This page was generated from notebooks/0A - SwyftModule.ipynb.

A - Building inference networks with SwyftModule#

Authors: Noemi Anau Montel, James Alvey, Christoph Weniger

Last update: 15 September 2023

Purpose: We go through the basic steps of performing parameter inference with Swyft.

Note: As is always the case when dealing with training of artificial neural networks, obtaining optimal results depends on a proper setting of training and network parameters.
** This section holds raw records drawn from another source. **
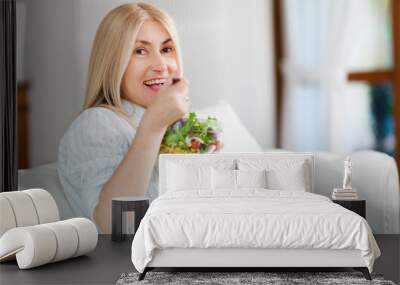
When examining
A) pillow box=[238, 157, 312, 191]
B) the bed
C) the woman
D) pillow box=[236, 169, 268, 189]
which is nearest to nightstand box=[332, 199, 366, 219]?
pillow box=[238, 157, 312, 191]

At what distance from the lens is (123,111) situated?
21.1 feet

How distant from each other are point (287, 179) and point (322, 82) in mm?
1156

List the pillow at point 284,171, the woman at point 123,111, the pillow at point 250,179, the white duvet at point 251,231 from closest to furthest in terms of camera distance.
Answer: the white duvet at point 251,231 < the pillow at point 250,179 < the pillow at point 284,171 < the woman at point 123,111

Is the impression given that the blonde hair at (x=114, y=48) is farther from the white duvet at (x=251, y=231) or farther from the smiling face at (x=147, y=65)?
the white duvet at (x=251, y=231)

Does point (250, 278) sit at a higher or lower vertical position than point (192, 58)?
lower

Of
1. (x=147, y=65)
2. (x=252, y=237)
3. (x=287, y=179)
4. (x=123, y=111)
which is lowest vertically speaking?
(x=252, y=237)

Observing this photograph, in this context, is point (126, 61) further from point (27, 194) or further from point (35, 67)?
point (27, 194)

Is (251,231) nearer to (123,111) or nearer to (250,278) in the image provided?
(250,278)

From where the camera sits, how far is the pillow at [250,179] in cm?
582

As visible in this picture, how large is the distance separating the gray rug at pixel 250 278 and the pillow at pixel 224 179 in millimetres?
1242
This will be discussed later.

Key take-away messages: Understand swyft’s main functions for data and dataloaders (swyft.Samples, swyft.SwyftDataModule), networks (swyft.SwyftModule) and training/inference (swyft.SwyftTrainer).

Code#

Setup#

First we need some imports.

[1]:
import numpy as np
import pylab as plt
import torch

import swyft
DEVICE = 'gpu' if torch.cuda.is_available() else 'cpu'
[2]:
torch.manual_seed(0)
np.random.seed(0)

Training data#

Now we generate training data. As a simple example, we consider the model

\[x = z + \epsilon\]

where the parameter \(z \sim \mathcal{U}(-1, 1)\) is drawn from the uniform distribution, and \(\epsilon \sim \mathcal{N}(\mu = 0, \sigma = 0.1)\) is small additive noise. We are interested in the posterior of \(z\) given a measurement of parameter \(x\).

Let us generate some samples first, here by using basic numpy functionality.

[3]:
N = 10_000  # Number of samples
z = np.random.rand(N, 1)*2-1  # Uniform prior over [-1, 1]
x = z + np.random.randn(N, 1)*0.2

Note that the shape of the z and x arrays is (n_samples, 1). The first dimension corresponds to the number of samples. Subsequent dimensions correspond to data and parameter shapes (here simply one in both cases).

It is instructive to visualize the training data. - Blue dots: generated \((x, z)\) pairs (“jointly sampled”) - Red dots: scrambled \((x, z)\) pairs (“marginally sampled”).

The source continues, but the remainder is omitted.